**Tasks to perform**.
- A) In the harness design text, what is the current pipeline called?
- B) Reproduce the stretch of the harness design text from "In short, the" through "for bounded subproblems.".
- C) Write the next part of the harness design text, picking up after its last sentence.

**Text section**.
◆ ◆ ◆ ◆ ◆
In short, the current pipeline is a direct query executor. The harness is a replayable search environment operated by a heavyweight planner and later supportable by small specialist policies for bounded subproblems.

Scope

The v1 harness is intentionally narrow:

  • Hyperliquid monitoring and research queries only
  • deterministic replay-pack inputs only
  • shallow branching only
  • bounded action set only
  • no broad web search
  • no arbitrary-depth recursion
  • no requirement to touch live BigQuery in the replay path

Core Concepts

Environment state

The environment is the full replayable episode state available to the runtime but not automatically injected into the active prompt.

Required episode-level fields:

  • episode_id
  • query
  • anchor_market
  • window_id
  • step_budget
  • token_budget_class
  • environment_views
  • ground_truth_reference

Artifact registry

Each retrievable view is represented as an artifact with a stable ID inside the episode.
◆ ◆ ◆ ◆ ◆
**Given information**.

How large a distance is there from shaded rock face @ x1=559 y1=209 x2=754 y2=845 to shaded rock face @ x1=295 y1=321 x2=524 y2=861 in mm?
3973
◆ ◆ ◆ ◆ ◆
**Answers provided**.
- A) A direct query executor.

- B)
In short, the current pipeline is a direct query executor. The harness is a replayable search environment operated by a heavyweight planner and later supportable by small specialist policies for bounded subproblems.

- C)
Required artifact fields:

  • artifact_id
  • artifact_type
  • view_name
  • anchor_market
  • window_id
  • payload
  • source_refs

artifact_id stability matters for deterministic replay. For a fixed replay pack and fixed loader version, the same artifact must resolve to the same ID on every run.

Working set

The working set is the active evidence context selected by the policy.

Required working-set fields:

  • active_artifact_ids
  • active_artifact_summaries
  • retrieval_history
  • branch_history
  • step_budget_remaining
  • context_pressure_class

Working-set semantics are explicit:

  • reading an artifact does not automatically keep it
  • keep_artifact copies an artifact into active working memory
  • drop_artifact removes it from active working memory only
  • dropped artifacts remain available in the episode registry for later revisit
  • prune_working_set is a bulk drop operation and must remain trajectory-visible

Frozen v1 Action Set

Action names below are the Phase 0 contract and should not be renamed without a deliberate contract update.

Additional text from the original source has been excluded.